## WORK TO BE COMPLETED
Render everything in the material from the line containing "How far away" down to the end, both included, as a two-column CSV with the headers text and answer. Give one row for each text and its answer, with each value in a single quoted field and any line breaks replaced by spaces.
****************************************
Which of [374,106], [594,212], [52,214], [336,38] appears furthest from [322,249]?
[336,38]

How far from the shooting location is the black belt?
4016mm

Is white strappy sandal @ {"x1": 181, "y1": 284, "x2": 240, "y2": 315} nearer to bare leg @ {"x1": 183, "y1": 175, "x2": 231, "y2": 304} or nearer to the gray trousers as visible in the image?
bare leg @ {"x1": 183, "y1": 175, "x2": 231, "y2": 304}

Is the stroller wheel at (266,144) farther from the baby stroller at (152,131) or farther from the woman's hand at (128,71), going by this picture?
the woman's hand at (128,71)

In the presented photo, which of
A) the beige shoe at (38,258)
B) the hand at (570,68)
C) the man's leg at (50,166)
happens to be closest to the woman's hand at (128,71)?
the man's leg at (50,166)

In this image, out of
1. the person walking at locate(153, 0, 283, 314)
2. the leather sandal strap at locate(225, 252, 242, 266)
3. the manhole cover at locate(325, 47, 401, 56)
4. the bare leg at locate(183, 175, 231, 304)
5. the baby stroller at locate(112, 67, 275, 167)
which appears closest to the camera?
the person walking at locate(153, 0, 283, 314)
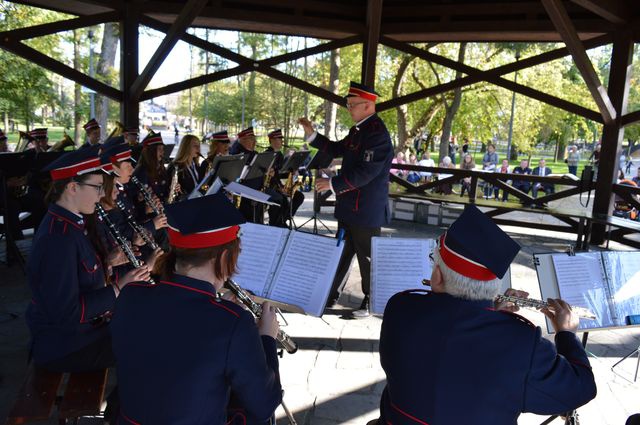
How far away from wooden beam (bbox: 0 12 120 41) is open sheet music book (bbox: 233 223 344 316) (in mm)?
6276

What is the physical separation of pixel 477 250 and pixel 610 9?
7.45 metres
****************************************
## WRITTEN ANSWER
text,answer
"How far away from wooden beam (bbox: 0 12 120 41) is open sheet music book (bbox: 233 223 344 316) (in mm)?","6276"
"What is the physical separation of pixel 477 250 and pixel 610 9?","7.45 metres"